> _Task description_:
Could you retype the lines below, starting at the line holding "Ram Game Room" and stopping at the line holding "The Labyrinth Raids", inclusive? Copy them exactly and drop the images.

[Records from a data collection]
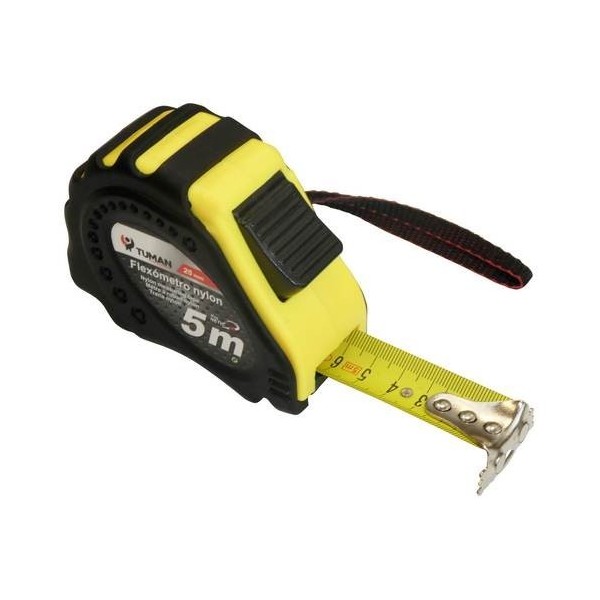 TM FLEXOMETRO IMANTADO CINTA NYLON 3M x 16MM CAJA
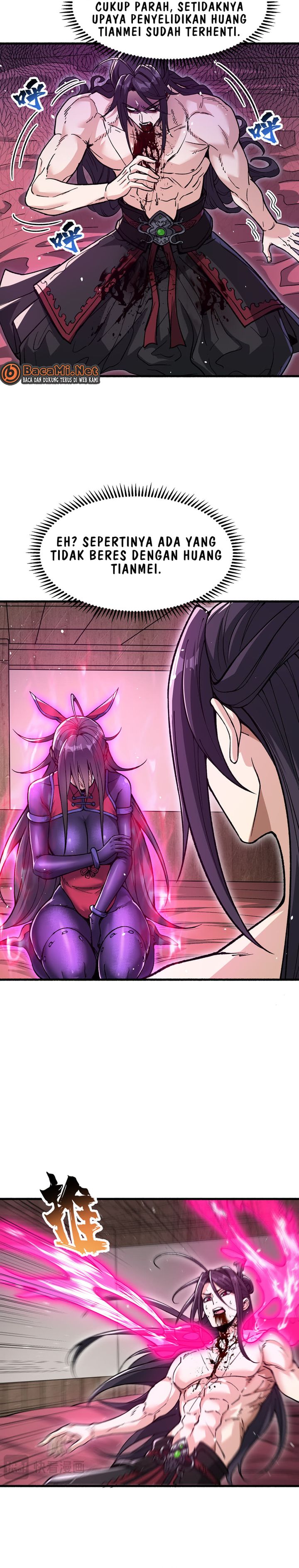 The Merciless Fairy Shall Become A Cultivation Vessel Chapter 11 Halaman 22
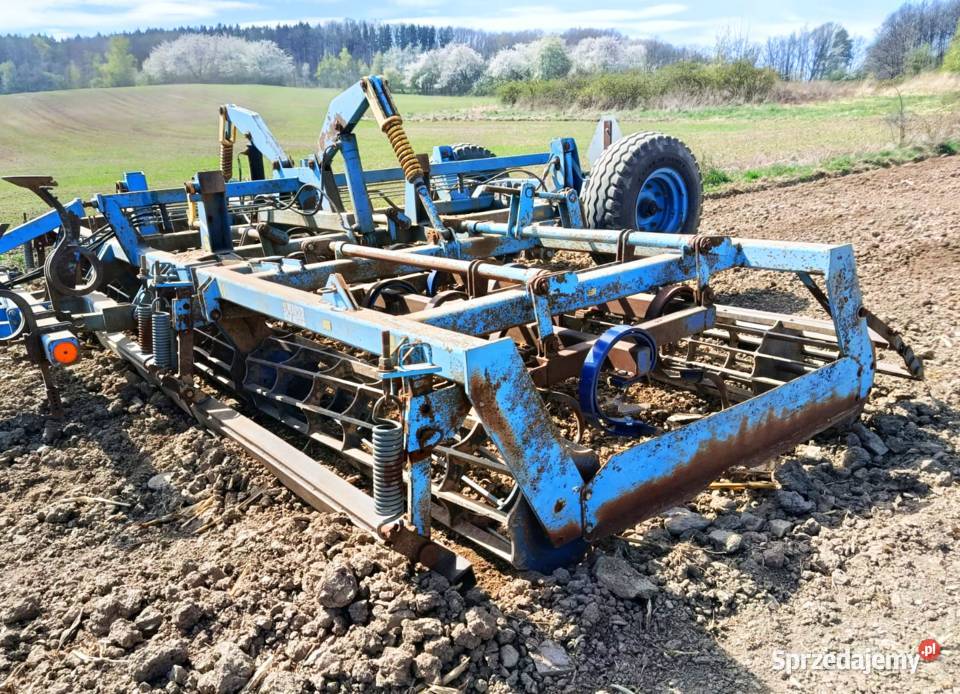 Agregat uprawowy Farmet Kompaktomat K600 6m szer nieuszkodzony Dobromierz sprzedam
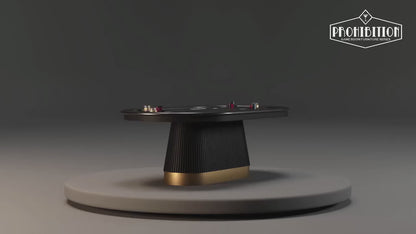 Ram Game Room - Prohibition Texas Hold’em Poker Table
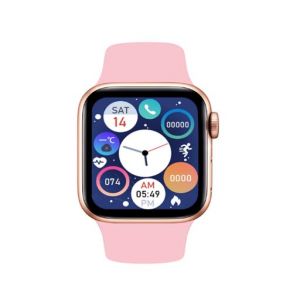 T7 Plus 44MM 1.75 Inch Smartwatch - Pink
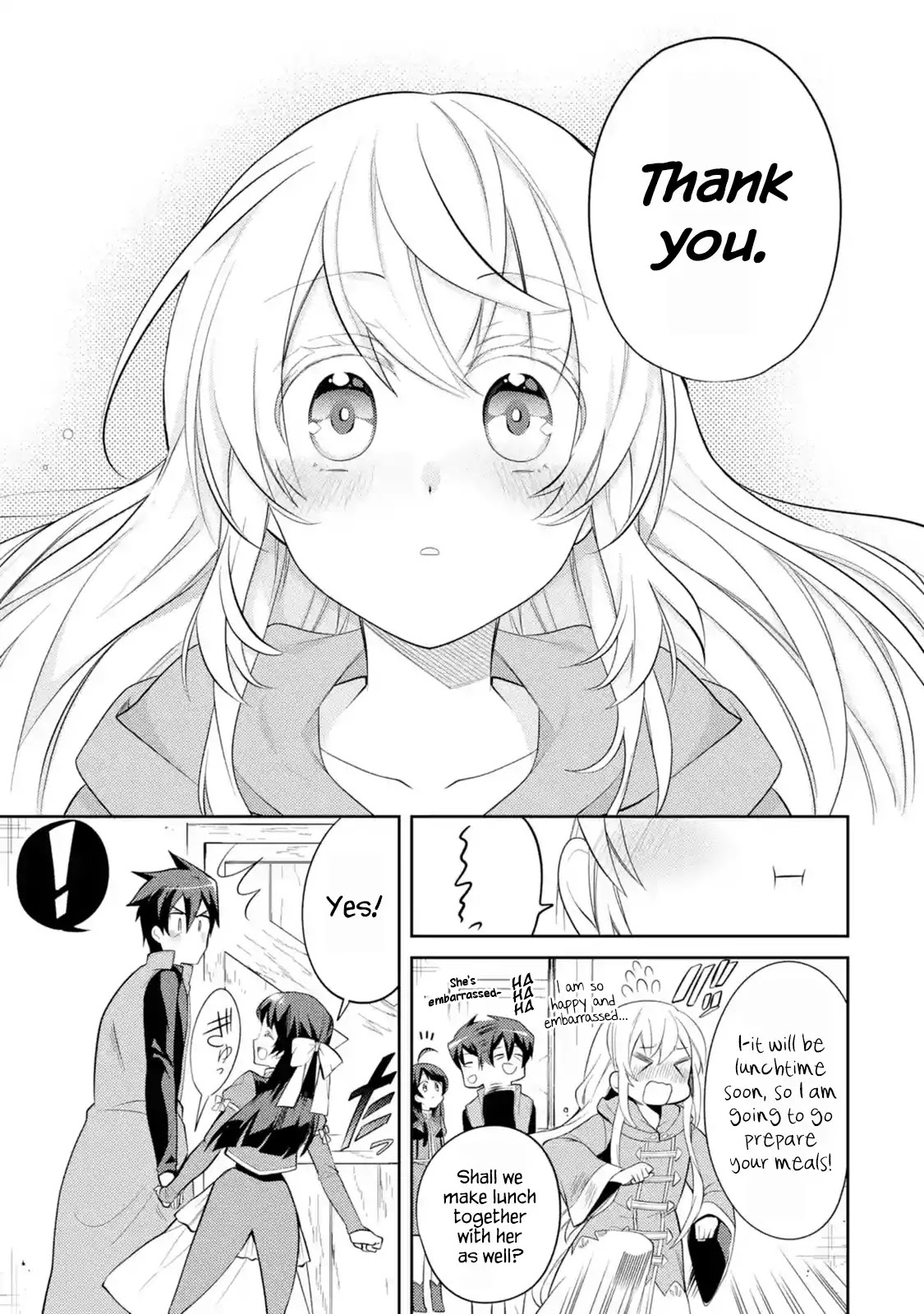 The Labyrinth Raids of the Ultimate Tank ~The Tank Possessing a Rare 9,999 Endurance Skill was Expelled from the Hero Party~ chapter 4.1 page 40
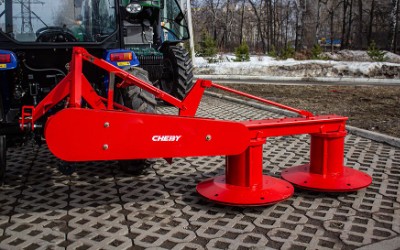 Роторная косилка Cheby 1,65 м: Надежность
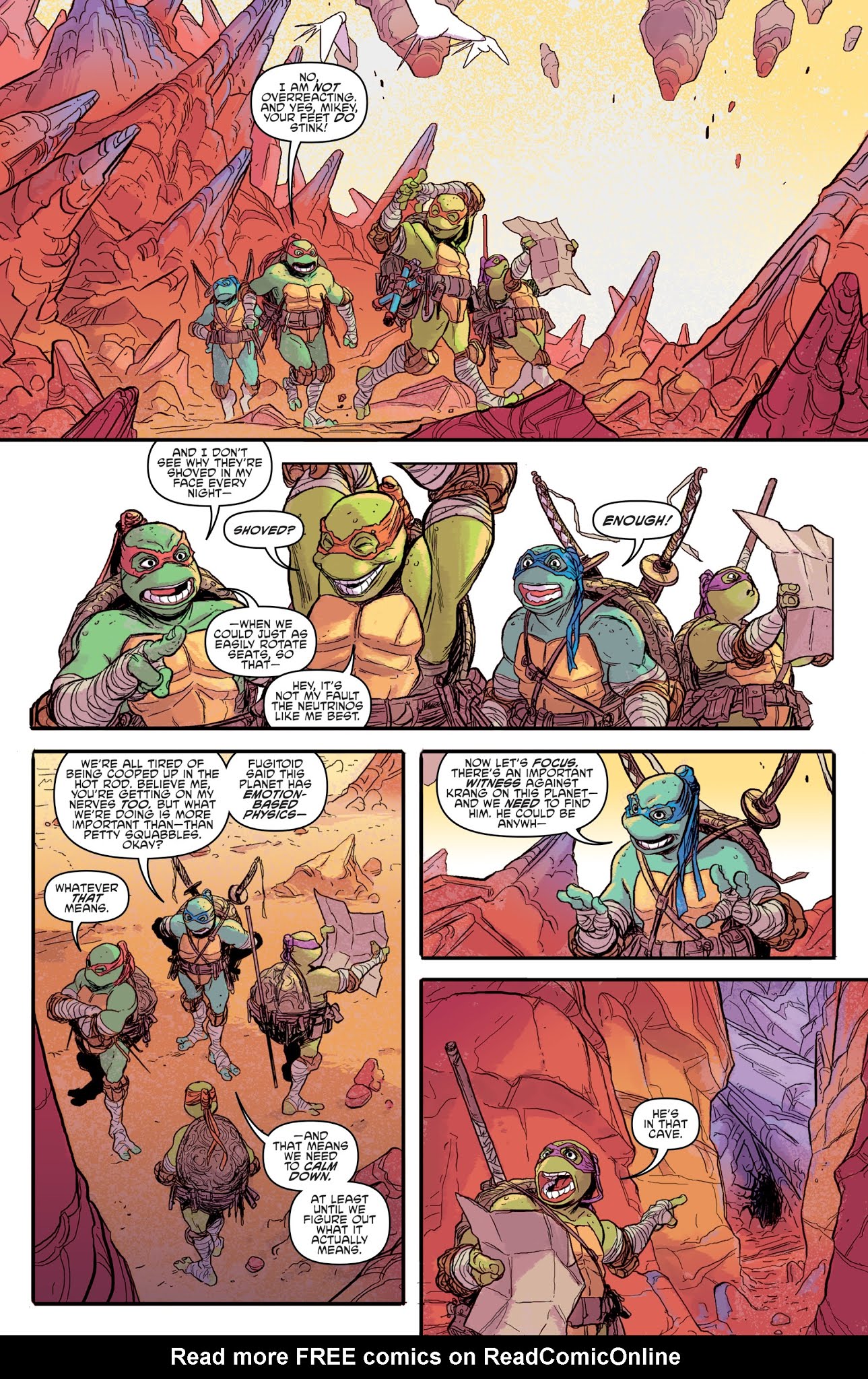 Read online Teenage Mutant Ninja Turtles (2011) comic -  Issue #85 - 28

> _Solution to the problem_:
 Ram Game Room - Prohibition Texas Hold’em Poker Table
 T7 Plus 44MM 1.75 Inch Smartwatch - Pink
 The Labyrinth Raids of the Ultimate Tank ~The Tank Possessing a Rare 9,999 Endurance Skill was Expelled from the Hero Party~ chapter 4.1 page 40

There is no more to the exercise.